Running an LLM locally on your own machine

Gone are the days where you downloaded the raw model off of Huggingface, struggled installing all the dependencies, and wrote your own python script to set up everything. Ollama takes the guesswork out of running an LLM on your own machine!

Head on over to Ollama's website and download the appropriate Ollama for your machine. https://ollama.com/download

I'm running on MacOS, so I downloaded the executable, and it even gave me a cute toolbar icon.

After installation, you can simply open a terminal and run the following command

ollama run llama2

If this is your first time running the llama2 model, it will download it automatically for you. Now llama2 is a fine model, but I've found the censorship built into this model to be hampering it's true performance. Check out this query

Regardless of your thoughts on this subject, I think we can all agree that we can handle our self and understand what AI is capable of.

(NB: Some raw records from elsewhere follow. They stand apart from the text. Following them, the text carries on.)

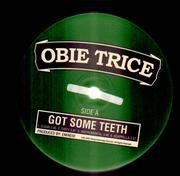 12inch Vinyl Single - Obie Trice - Got Some Teeth / S Hits The Fan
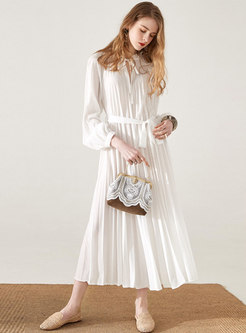 Stylish Tie-collar Belted Pleated Maxi Dress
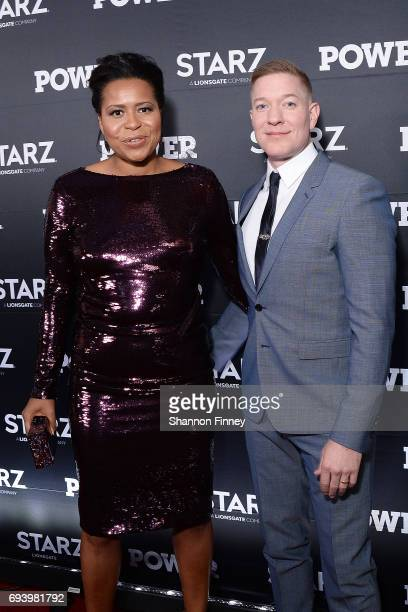 Writer Courtney Kemp creator and Executive Producer of the Starz series 'Power' on the red carpet with series star Joseph Sikora at the Washington DC...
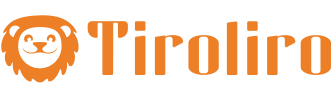 Tiroliro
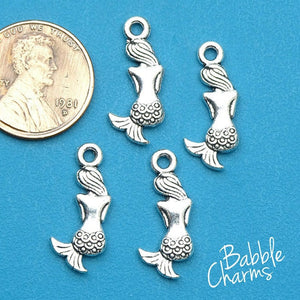 12 pc Mermaid, mermaid charm, mermaid, love the sea charms. Alloy charm ,very high quality.Perfect for jewery making and other DIY projects
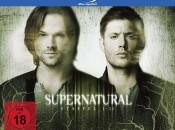 Amazon.de: Supernatural – Die kompletten Staffeln 1 – 11 (Limited Edition exklusiv bei Amazon.de) [Blu-ray] für 92,50€ inkl. VSK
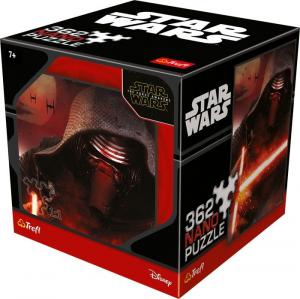 Puzzle Star Wars Nano Kylo Ren, 362 pezzi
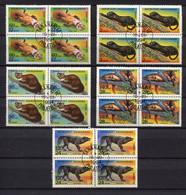 Madagasikara, Madagaskar, 1994,  Animals - Madagascar (1960-...)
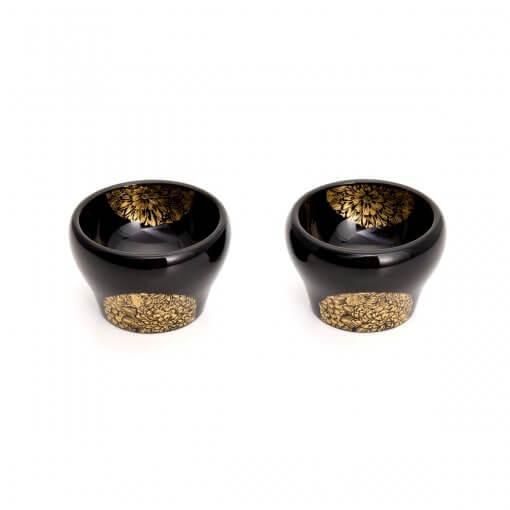Sake-ware, Wajima Lacquerware, Sake Bottle/Cups/Tray Set, sake cups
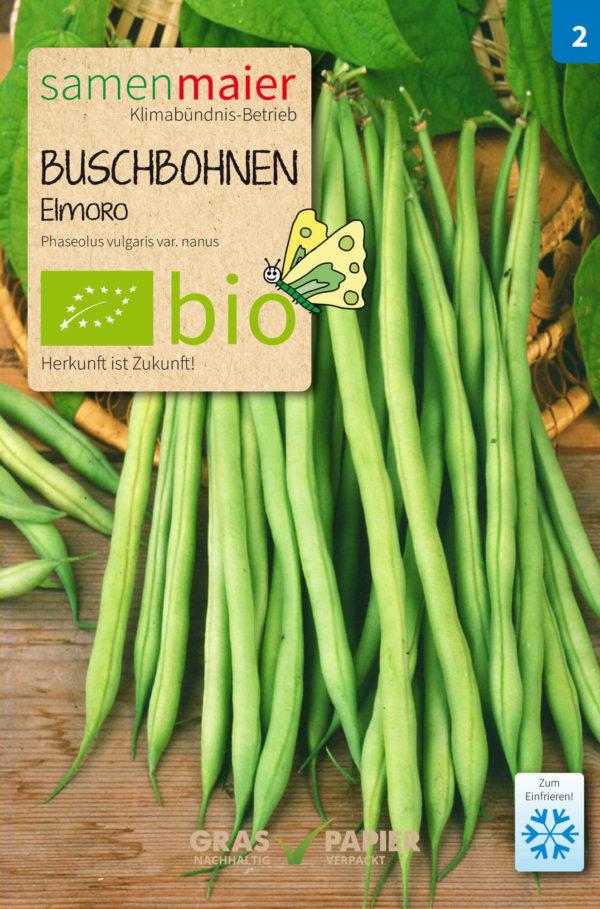 Samentüte Bio Buschbohnen Elmoro von Samen Maier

After a quick scan on the ollama website, I found there is an uncensored version of the llama2 model, and you can download and run it using

ollama run llama2-uncensored

Let's see what it prompts

Just like that you're running an LLM on your local computer. You don't even need to be connected to the internet for these models to work. Perfect for keeping up with the dystopian future of restricted LLMs.

Ollama exposes a rest api for you to use too, so this also covers your programmatic use cases! The world is your oyster!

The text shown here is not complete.